Tuesday, July 6, 2021

FRENCH PACIFIC PENAL COLONY

One of  the  latest  acquisitions  at  Douglas Stewart Fine Books, Melbourne,   is a small archive of a Communard in exile, Alphonse  Pelissier , a French journalist  and  former  soldier , condemned to death for his involvement  in the  Paris  Commune  of  March -May 1871.     

His sentence was commuted to deportation to the Isle of Pines in New Caledonia, where he arrived in November, 1872. During his political exile this unrepentant Communard collaborated as an editor on several issues of the newspapers Parisien Hebdomadaire and Parisien Illustré, which were just two of several  periodicals  printed by  the  Communards on the Isle of Pines.

The offering, at $7500 ,  comprises some of his  poems and songs in manuscript, penned  on  the  Isle  de Pines between 1875   to 1877

It includes  one of  only  two known extant copies of the January, 1877  Isle of Pines printing of the first act of his five-act satirical play, Le Coq Gaulois (the second act, announced for publication in February, 1877, appears never to have been printed), and rare individual issues of the local Communard newspapers Le Raseur Calédonien (11 February 1877) and the Album de l’Ile des Pins (21 September 1878), both souvenired by Pélissier  during  his  exile  on  the  island penitentiary.

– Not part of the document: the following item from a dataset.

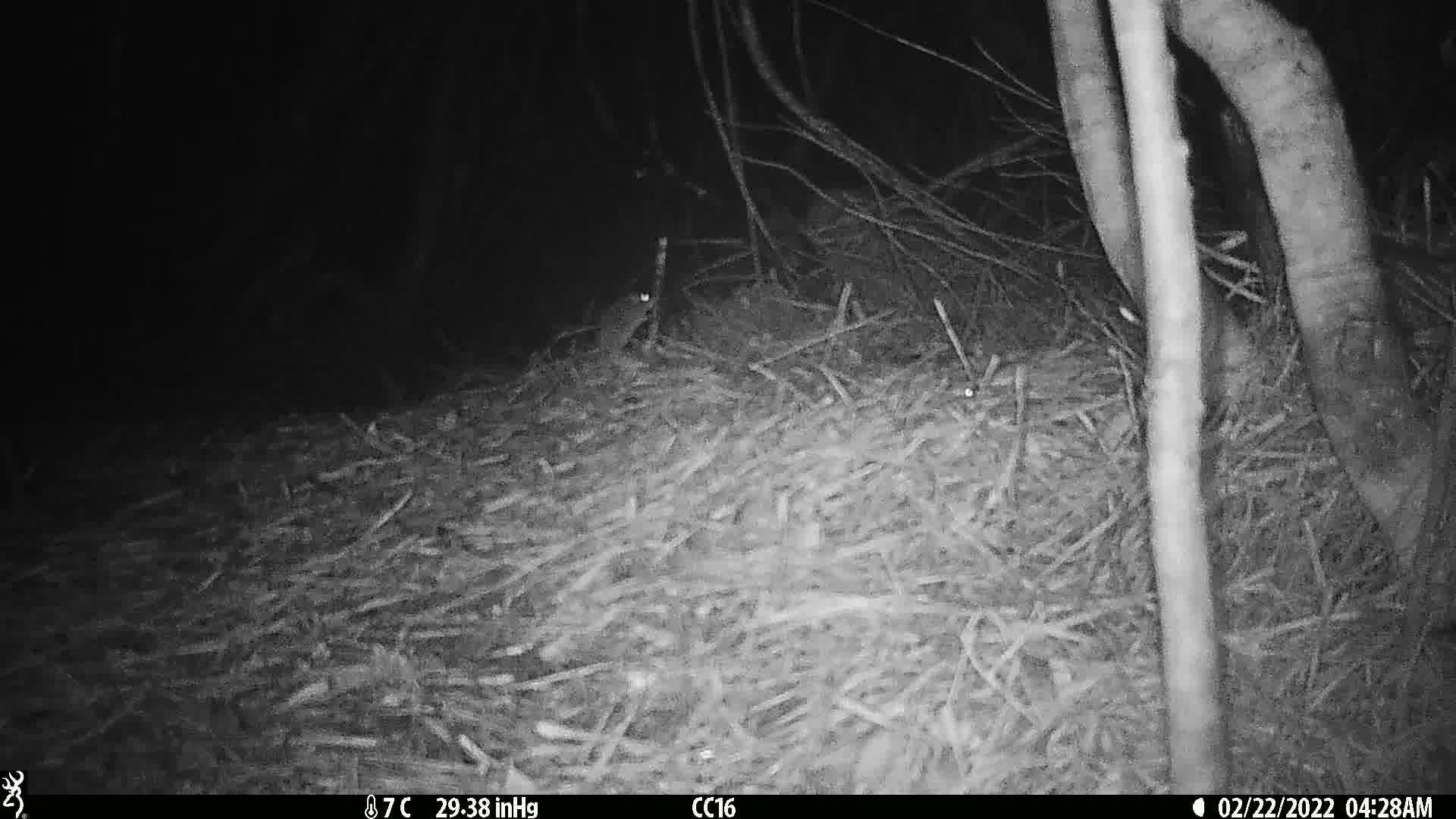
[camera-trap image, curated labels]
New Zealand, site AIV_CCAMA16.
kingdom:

Background  history  to  Paris  Commune 

Mass social discontent in the aftermath of the French defeat in the Franco-Prussian War led to the creation of the short-lived Paris Commune of March 18 to May 28, 1871. The Commune was the seed of the French communist movement which would develop later in the Third Republic. It is estimated that 20,000 Communards were executed during the so-called Semaine Sanglante, and a further 7500 were jailed or deported to New Caledonia until a general amnesty was put in place over a  decade later.

New Caledonia had been colonised by France in 1853, and from 1863 it replaced Guiana as the main destination of convicts transported from France. The convict population in New Caledonia accounted for the great majority of French residents there. 

At the height of deportation, the islands’ population of 50,000 comprised around 30,000 Kanak, 6000 convicts, 4000 political exiles (including Communards), 3000 soldiers, 2750 civilians and 1250 freed convicts. Of the four principal penitentiaries, the Isle of Pines was designated for Communard deportees exclusively.

 Roughly two-thirds of these Communards had received a simple deporation sentence, which meant they could live in small villages on the Isle of Pines. A smaller number were forced to serve out their deportation in a fortified place (usually the Ducos Peninsula), and about 300 were sent to Nou with a sentence of hard labour.

In 1874 six Communards – among them the high-profile Henri Rochefort – escaped from the Ducos peninsula and managed to reach Sydney, where they exposed the maltreatment of political prisoners in New Caledonia in the media. This, however, only resulted in a backlash from the French authorities, further restricting the prisoners’ privileges and largely preventing social interraction between the Communards and the Kanak population. 

However, during the Kanak insurrection in 1878, the Communards expressed support for Kanak self-determination in their own newspapers.

With the weight of public sympathy in their favour, the question of an amnesty for the Communards became a political issue in France. In January 1879 mass pardons were granted which excused many of the convicted deportees in New Caledonia. 

These men were allowed to return to France, but more than 1000 were forced to remain in exile because their sentences had been associated with crimes of violence. It was not until July 1880 that a total amnesty was ratified by the French parliament. Ultimately, a significant number of Communards chose not to return home and settled instead in New Caledonia, the Australian colonies, or New Zealand.